Ally: We meet once a week to talk about multiculturalism. There is no incentive really other than some free cookies, practicing English-speaking, and making new friends. Students come right from school and spend two hours with us. It’s a great program and I wish I had something like this when I was growing up. Students get to meet students from other local high schools and as well as meet the leaders from CMAP who represent three different countries. Additionally, students also get to know more about college life since the sessions are held at LCC. There is so much this program offers. The main focus of the program is to focus on multiculturalism but we get to have so much fun in the process as well.
Amelia: I love that my internship is so practical and hands-on here! In the United States, TESL (Teaching English as a Second Language) practicums just involve a lot of classes with maybe one possible hands-on application. Here, I can apply my skills by teaching students who actually are learning English as a second language! In the process, I am learning more about their language and culture that is helping me to be a more effective teacher and have more appreciation for the beautiful diversity and languages in our world.

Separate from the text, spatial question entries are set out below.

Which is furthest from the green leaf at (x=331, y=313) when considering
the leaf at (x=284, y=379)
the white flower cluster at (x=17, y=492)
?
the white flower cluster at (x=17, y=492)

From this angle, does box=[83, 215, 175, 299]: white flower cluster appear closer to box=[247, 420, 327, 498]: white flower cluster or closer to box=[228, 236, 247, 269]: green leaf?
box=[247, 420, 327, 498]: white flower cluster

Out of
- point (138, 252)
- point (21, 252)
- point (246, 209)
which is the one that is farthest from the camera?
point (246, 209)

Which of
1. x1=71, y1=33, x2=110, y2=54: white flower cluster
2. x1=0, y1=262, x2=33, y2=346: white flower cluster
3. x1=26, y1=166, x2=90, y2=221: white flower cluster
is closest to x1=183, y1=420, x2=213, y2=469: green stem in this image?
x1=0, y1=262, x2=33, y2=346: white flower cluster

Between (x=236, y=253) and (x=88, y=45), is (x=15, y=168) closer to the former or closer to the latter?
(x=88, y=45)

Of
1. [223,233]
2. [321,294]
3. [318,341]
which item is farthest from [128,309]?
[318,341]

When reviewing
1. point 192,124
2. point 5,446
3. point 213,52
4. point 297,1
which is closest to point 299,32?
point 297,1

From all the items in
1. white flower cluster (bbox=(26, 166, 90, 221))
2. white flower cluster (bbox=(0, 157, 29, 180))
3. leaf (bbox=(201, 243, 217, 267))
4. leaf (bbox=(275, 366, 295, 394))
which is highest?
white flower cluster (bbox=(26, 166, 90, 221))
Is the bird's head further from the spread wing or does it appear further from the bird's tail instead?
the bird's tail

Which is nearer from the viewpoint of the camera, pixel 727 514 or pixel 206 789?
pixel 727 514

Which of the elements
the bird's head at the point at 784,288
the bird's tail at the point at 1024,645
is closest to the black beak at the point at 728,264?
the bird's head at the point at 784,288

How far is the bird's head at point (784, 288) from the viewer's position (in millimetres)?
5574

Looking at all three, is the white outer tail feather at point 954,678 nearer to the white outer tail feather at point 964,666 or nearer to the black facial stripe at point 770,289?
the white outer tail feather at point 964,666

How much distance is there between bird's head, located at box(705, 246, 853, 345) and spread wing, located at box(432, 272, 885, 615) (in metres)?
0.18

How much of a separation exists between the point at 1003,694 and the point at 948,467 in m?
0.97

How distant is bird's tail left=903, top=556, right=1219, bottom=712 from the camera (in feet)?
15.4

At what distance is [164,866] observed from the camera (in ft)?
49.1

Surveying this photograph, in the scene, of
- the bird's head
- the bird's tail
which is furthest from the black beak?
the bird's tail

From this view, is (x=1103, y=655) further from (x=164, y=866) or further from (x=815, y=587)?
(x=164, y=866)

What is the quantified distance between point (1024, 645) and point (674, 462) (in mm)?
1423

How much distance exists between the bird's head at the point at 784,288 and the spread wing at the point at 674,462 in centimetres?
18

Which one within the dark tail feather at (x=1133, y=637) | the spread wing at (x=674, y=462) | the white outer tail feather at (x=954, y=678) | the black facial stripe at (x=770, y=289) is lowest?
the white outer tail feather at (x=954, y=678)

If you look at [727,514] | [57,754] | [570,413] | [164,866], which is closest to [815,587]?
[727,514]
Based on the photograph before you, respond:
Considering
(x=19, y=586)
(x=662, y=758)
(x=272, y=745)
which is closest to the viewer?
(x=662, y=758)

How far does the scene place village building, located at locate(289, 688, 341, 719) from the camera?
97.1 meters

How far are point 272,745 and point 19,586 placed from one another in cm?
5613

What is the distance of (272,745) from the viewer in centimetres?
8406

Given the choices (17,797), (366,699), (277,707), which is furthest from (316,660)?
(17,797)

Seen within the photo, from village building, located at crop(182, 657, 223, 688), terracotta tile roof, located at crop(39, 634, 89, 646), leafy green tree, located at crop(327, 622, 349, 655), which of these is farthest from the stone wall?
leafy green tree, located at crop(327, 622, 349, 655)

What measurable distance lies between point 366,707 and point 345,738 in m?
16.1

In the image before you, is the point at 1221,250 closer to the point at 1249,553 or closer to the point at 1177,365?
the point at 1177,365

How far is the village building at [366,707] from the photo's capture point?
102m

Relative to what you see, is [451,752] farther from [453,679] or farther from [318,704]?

Felicia: I am also learning their language by being emerged into the culture as well as learning in an introduction Lithuanian course. Doing so helps me to understand my students’ frustrations.
Katie: Doing an internship here in Lithuania gives me experience with a different culture than the States would. The other people on my team are from different countries as well and this gives me experience with working and interacting with people from different cultures and backgrounds.
Paige: I think that’s what makes doing a practicum here unique — nonverbal communication is sometimes the only means of interacting with others, and that’s okay.
We hope that this has encouraged you to take part in an internship, volunteer program, or practicum abroad in Lithuania!